If you have multiple fine-tuned versions of the same base model (e.g. you’ve finetuned the same model for different use cases, applications, or prototyping/experimentation), it is possible to share a single base model deployment across these LoRA models to achieve higher utilization. We call this feature Multi-LoRA and it serves as an alternative to the deployment pattern we used in deploying a fine-tuned model using an on-demand deployment, where we had a single deployment serving a single LoRA model. Using Multi-LoRA comes with performance tradeoffs, so we recommend only using Multi-LoRA if you need to serve multiple fine-tunes of the same base model and are willing to trade off performance for higher deployment utilization. To use Multi-LoRA, first create a deployment of your base model and pass the –enable-addons flag
firectl create deployment "accounts/fireworks/models/<MODEL_ID of base model>" --enable-addons
Then, when the deployment is ready, deploy the LoRA but provide the deployment ID of this deployment
firectl load-lora <FINE_TUNED_MODEL_ID> --deployment <DEPLOYMENT_ID>
You can deploy several LoRA models onto the same deployment this way.
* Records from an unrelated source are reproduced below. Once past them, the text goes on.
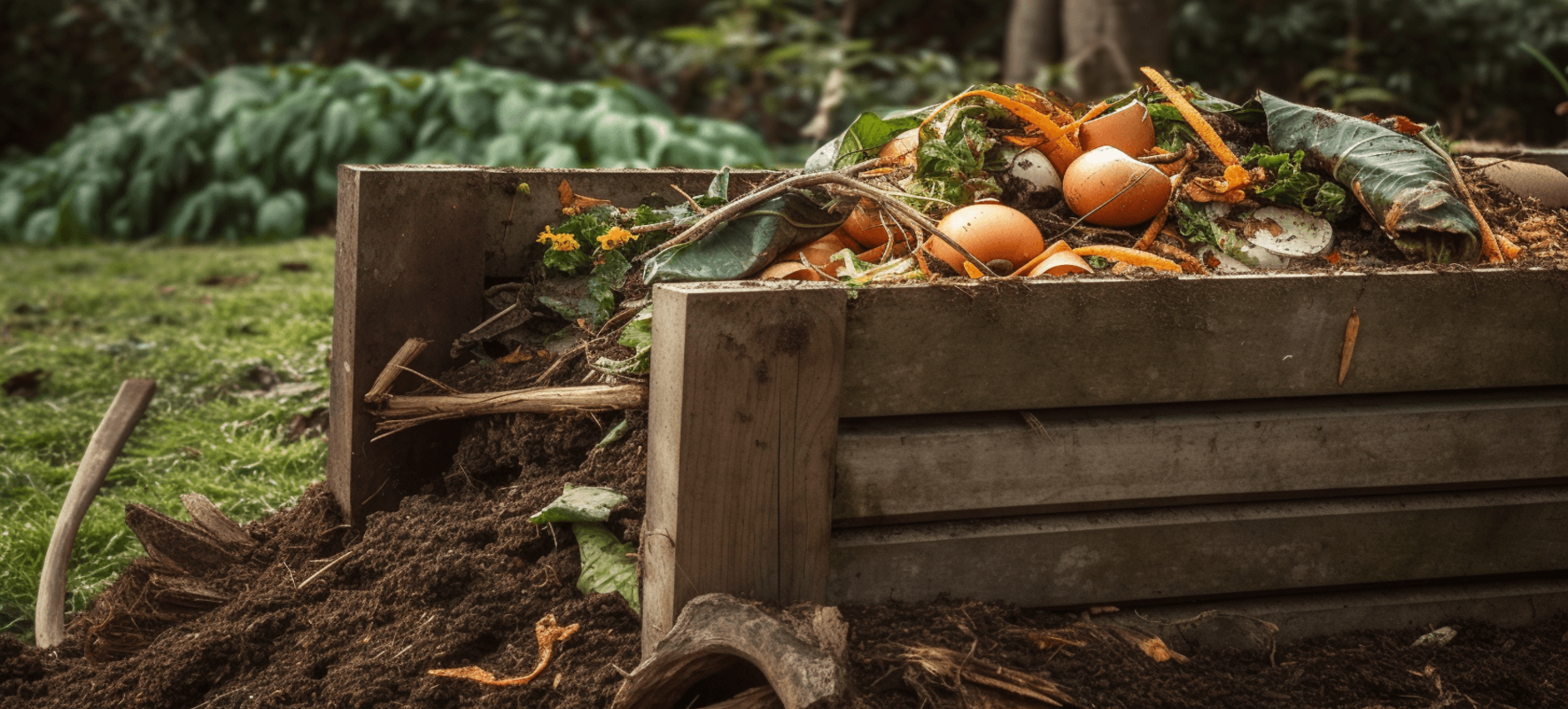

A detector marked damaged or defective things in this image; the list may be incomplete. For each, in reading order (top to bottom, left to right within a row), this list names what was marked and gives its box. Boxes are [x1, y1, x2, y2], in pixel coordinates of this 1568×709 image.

broken stick [35, 379, 156, 649]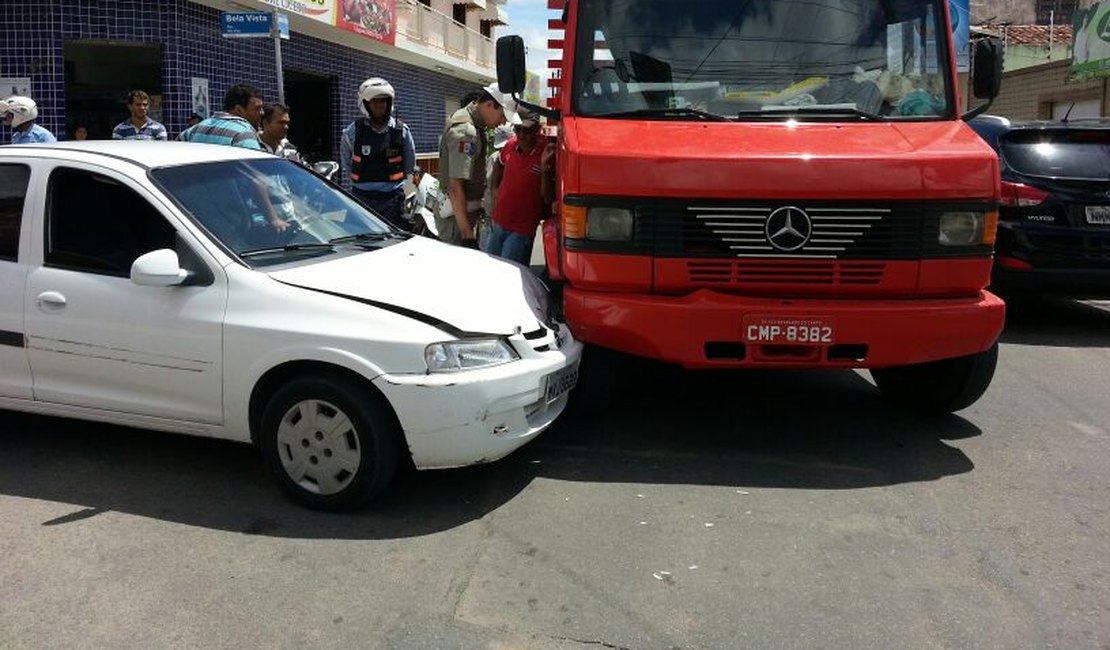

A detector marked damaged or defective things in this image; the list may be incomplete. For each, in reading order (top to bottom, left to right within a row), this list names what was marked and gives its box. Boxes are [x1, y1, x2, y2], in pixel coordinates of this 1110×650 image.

crumpled hood [563, 115, 999, 198]
crumpled hood [268, 235, 546, 334]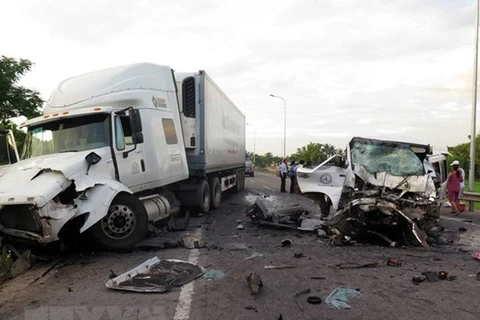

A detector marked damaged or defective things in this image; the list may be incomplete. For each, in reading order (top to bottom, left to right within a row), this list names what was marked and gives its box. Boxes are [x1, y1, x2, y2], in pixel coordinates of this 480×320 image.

shattered windshield [22, 113, 110, 159]
shattered windshield [352, 139, 424, 176]
damaged truck front end [296, 136, 446, 246]
wrecked white van [298, 136, 448, 246]
torn metal panel [106, 258, 205, 292]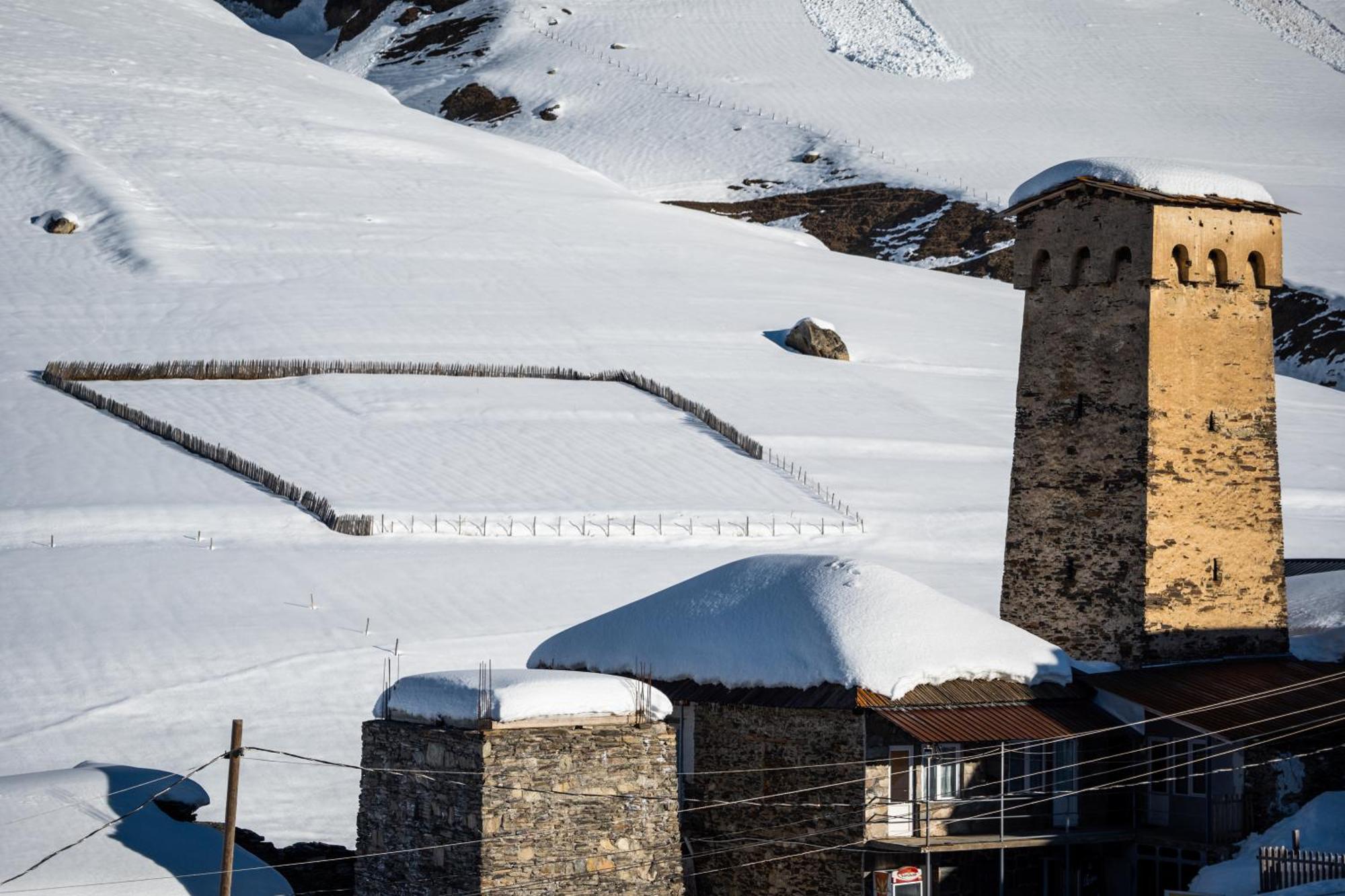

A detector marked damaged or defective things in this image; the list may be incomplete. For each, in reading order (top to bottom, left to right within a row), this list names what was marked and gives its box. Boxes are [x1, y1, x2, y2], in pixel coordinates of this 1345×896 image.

rusty metal roof edge [1006, 175, 1297, 218]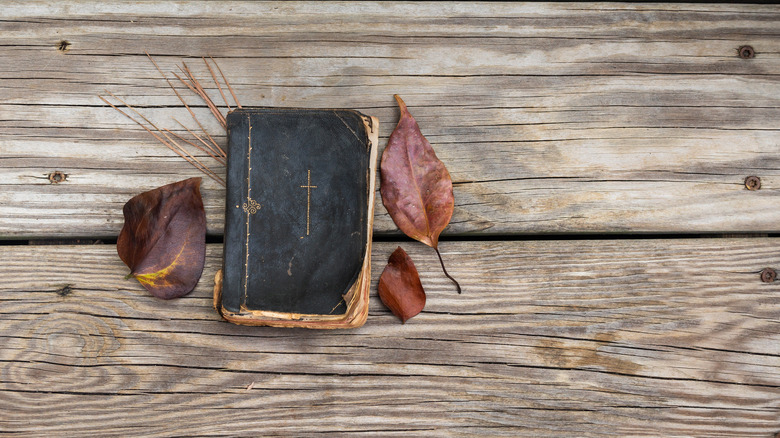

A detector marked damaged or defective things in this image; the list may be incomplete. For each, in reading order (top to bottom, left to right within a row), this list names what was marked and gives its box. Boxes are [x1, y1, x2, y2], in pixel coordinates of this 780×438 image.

rusty nail hole [744, 175, 760, 191]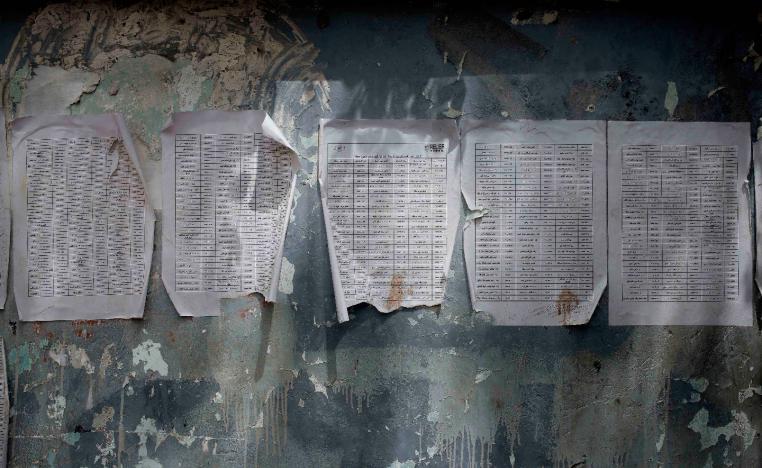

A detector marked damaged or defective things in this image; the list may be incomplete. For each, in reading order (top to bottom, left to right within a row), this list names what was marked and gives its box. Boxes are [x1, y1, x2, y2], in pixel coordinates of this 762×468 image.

torn paper edge [10, 112, 154, 322]
torn paper edge [159, 109, 298, 316]
torn paper edge [318, 118, 460, 322]
rust stain [388, 274, 406, 310]
torn paper edge [458, 119, 604, 326]
rust stain [556, 288, 580, 326]
torn paper edge [604, 120, 752, 326]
Using Multi-LoRA with the Build SDK

You can also use multi-LoRA deployment with the Build SDK:
from fireworks import LLM

# Create a base model deployment with addons enabled
base_model = LLM(
    model="accounts/fireworks/models/base-model-id",
    deployment_type="on-demand",
    id="shared-base-deployment",  # Simple string identifier
    enable_addons=True
)
base_model.apply()

# Deploy multiple fine-tuned models using the same base deployment
fine_tuned_model_1 = LLM(
    model="accounts/your-account/models/fine-tuned-model-1",
    deployment_type="on-demand-lora",
    base_id=base_model.deployment_id
)

fine_tuned_model_2 = LLM(
    model="accounts/your-account/models/fine-tuned-model-2", 
    deployment_type="on-demand-lora",
    base_id=base_model.deployment_id
)

# Apply deployments
fine_tuned_model_1.apply()
fine_tuned_model_2.apply()

# Use the deployed models
response_1 = fine_tuned_model_1.chat.completions.create(
    messages=[{"role": "user", "content": "Hello from model 1!"}]
)

response_2 = fine_tuned_model_2.chat.completions.create(
    messages=[{"role": "user", "content": "Hello from model 2!"}]
)
When using deployment_type="on-demand-lora", you need to provide the base_id parameter that references the deployment ID of your base model deployment.